> _目标_
修改从含有“Based on this”的那一行开始、到含有“Present in this”的那一行结束的各行，把“white road marking”换成“painted road marking”，其余一字不动，只给出这几行。

已存储的行
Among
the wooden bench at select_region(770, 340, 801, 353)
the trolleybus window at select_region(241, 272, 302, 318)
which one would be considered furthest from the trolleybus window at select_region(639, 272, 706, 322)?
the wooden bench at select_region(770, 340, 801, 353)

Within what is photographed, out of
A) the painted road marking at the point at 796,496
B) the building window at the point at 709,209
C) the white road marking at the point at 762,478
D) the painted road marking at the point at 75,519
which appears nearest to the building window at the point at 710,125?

* * *

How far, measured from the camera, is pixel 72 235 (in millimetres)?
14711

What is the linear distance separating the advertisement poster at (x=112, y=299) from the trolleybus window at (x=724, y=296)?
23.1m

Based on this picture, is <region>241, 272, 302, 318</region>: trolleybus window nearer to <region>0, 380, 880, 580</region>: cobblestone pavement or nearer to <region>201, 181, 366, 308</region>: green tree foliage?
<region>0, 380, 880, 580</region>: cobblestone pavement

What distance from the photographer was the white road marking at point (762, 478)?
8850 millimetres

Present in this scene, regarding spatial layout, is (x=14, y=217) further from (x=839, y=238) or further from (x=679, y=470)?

> _练习结果_
Based on this picture, is <region>241, 272, 302, 318</region>: trolleybus window nearer to <region>0, 380, 880, 580</region>: cobblestone pavement or nearer to <region>201, 181, 366, 308</region>: green tree foliage?
<region>0, 380, 880, 580</region>: cobblestone pavement

What distance from the photographer was the painted road marking at point (762, 478)?
8850 millimetres

Present in this scene, regarding spatial layout, is (x=14, y=217) further from (x=839, y=238) or further from (x=679, y=470)?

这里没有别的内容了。